Directions for this task:
Return the lines below word for word, but leave out the pictures.

* * * *

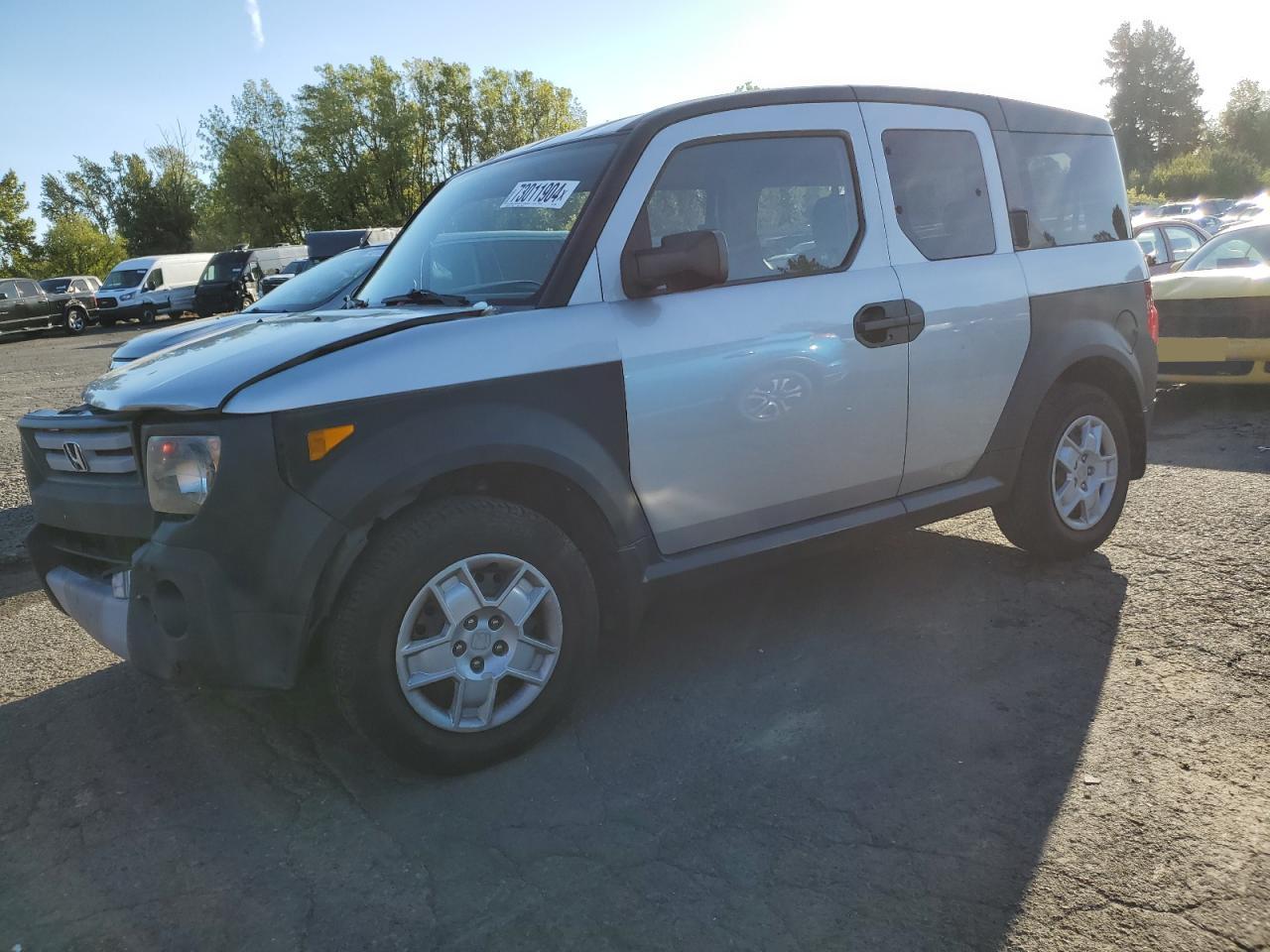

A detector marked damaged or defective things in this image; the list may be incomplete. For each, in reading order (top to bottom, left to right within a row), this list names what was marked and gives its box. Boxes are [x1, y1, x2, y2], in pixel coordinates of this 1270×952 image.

cracked hood [80, 303, 486, 411]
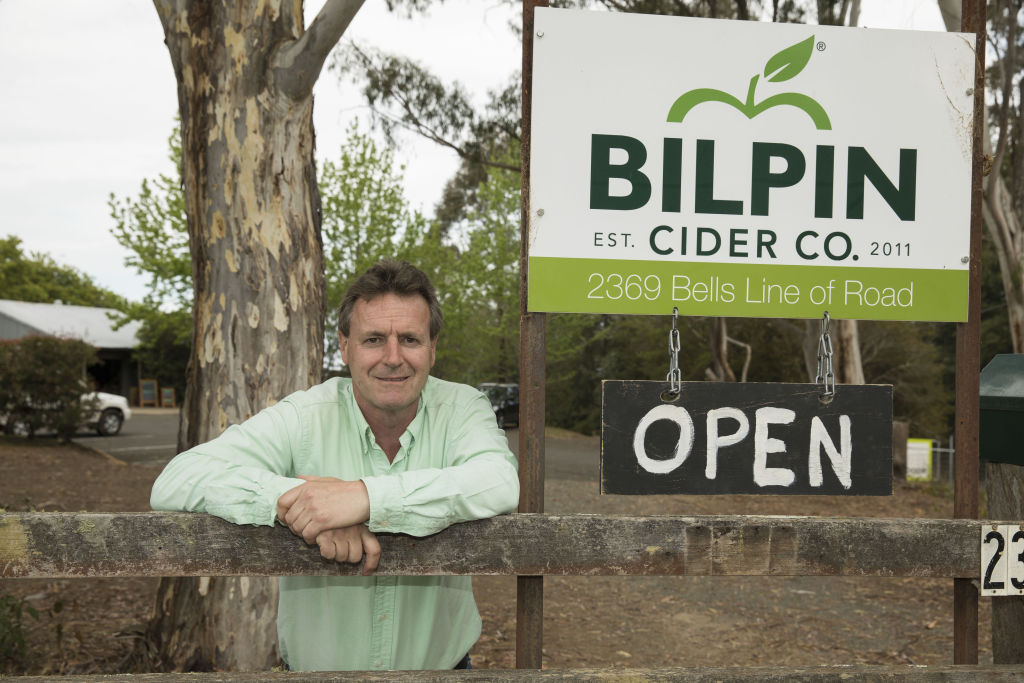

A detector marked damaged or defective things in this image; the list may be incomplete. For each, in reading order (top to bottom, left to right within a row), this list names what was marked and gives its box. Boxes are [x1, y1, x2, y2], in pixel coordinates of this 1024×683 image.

rusty metal post [516, 0, 548, 671]
rusty metal post [954, 0, 987, 667]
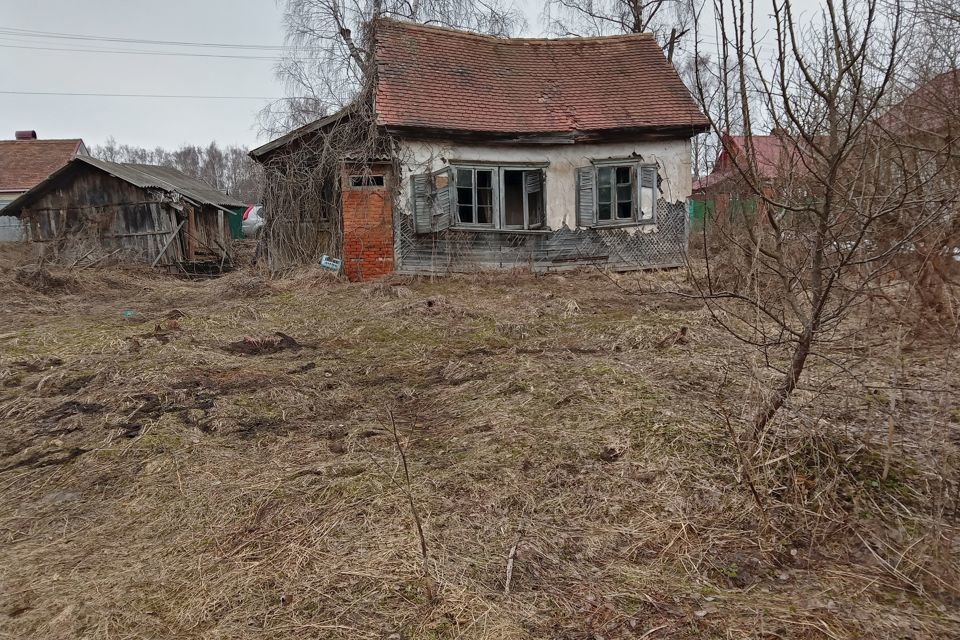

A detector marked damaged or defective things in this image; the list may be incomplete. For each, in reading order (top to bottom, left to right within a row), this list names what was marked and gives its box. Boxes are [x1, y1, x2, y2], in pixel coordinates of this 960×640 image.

* * * *

Task response:
A detector marked damaged or defective things in this image; the list may be incomplete. For each, in reading order (top to bottom, left to right within a row), this list names what was marked and gives its box. Boxes are [x1, y1, x2, y2], in pixel coordinates of this 1270×952 image.

cracked hood [80, 303, 486, 411]

A detector marked damaged or defective things in this image; the list may be incomplete. For each, in reading order (top to bottom, left to right within a row), this list names what was marked and gives its box. Boxes are [x1, y1, x2, y2], in pixel coordinates of this 1024×683 image.

rusty metal post [516, 0, 548, 671]
rusty metal post [954, 0, 987, 667]

A detector marked damaged or defective things in this image; the list may be incomplete. For each, in reading order (top to bottom, left to right within a row), this list names what was marked and gives its box. Boxes are [x1, y1, x2, y2], in pixel coordinates of this 960×640 image.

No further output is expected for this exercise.